For any picture in the lines below, please leave it out and copy the rest exactly.

RECORDED INFORMATION —
···

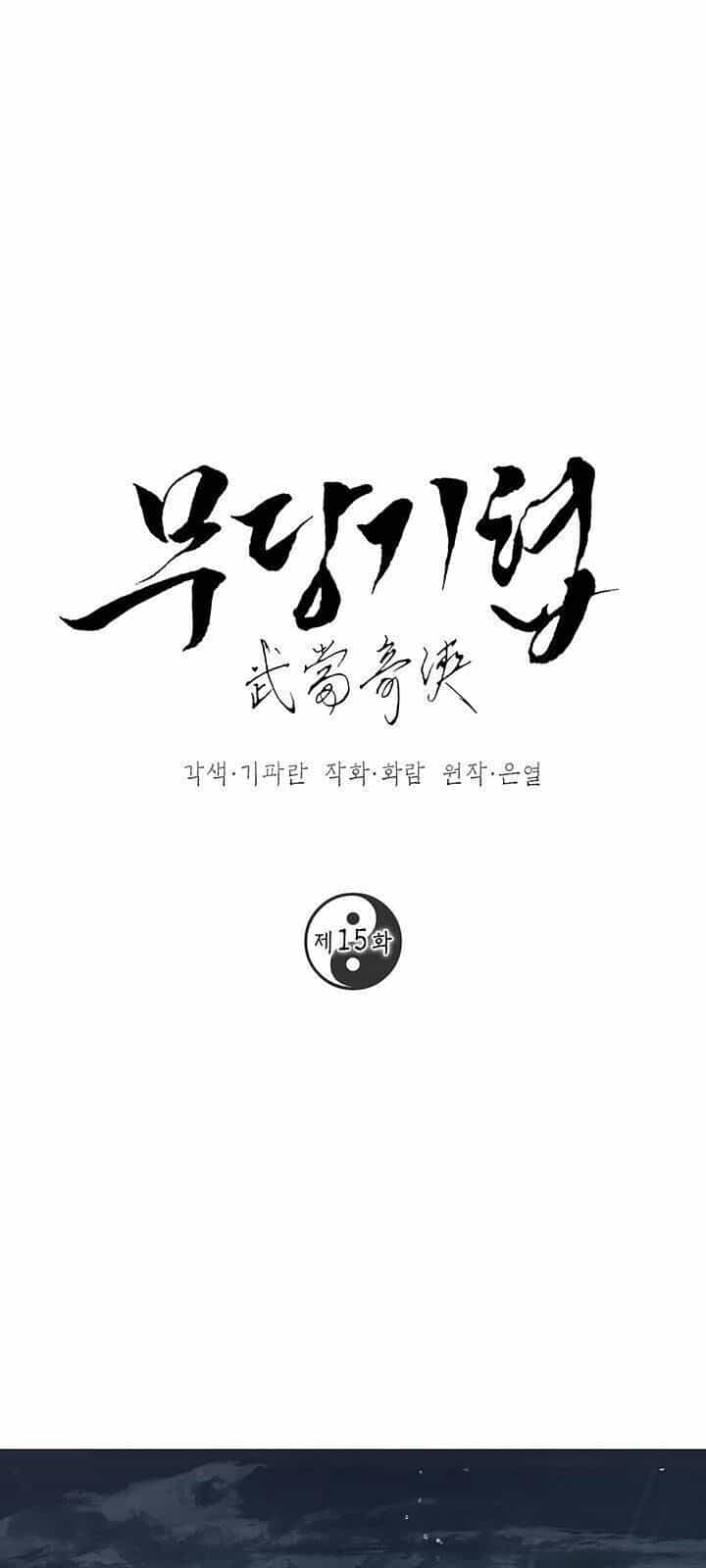 Võ Đang Kỳ Hiệp - Chương 15 - ảnh 2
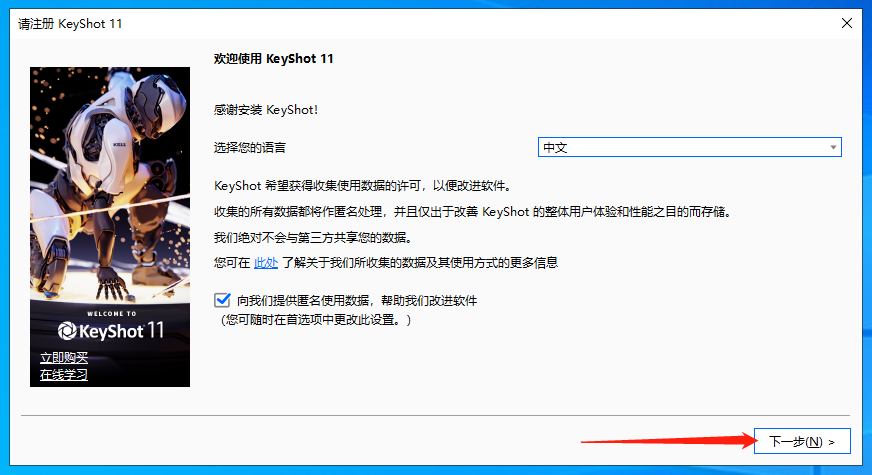 KeyShot v11.3.0.135【附注册机+安装教程】免费破解版安装图文教程、破解注册方法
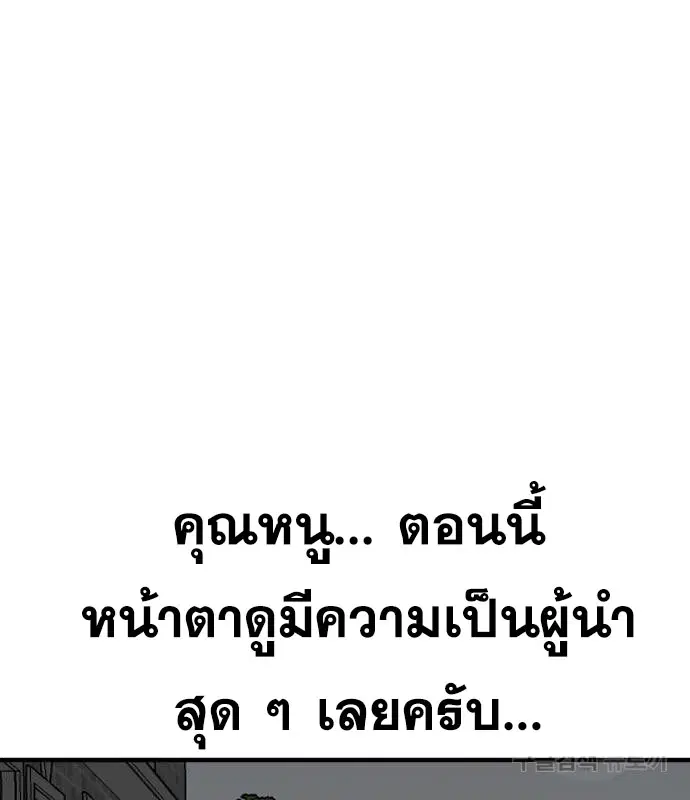หน้า 30 จาก 178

···

SOLVED EXERCISE —
 Võ Đang Kỳ Hiệp - Chương 15 - ảnh 2
 KeyShot v11.3.0.135【附注册机+安装教程】免费破解版安装图文教程、破解注册方法
หน้า 30 จาก 178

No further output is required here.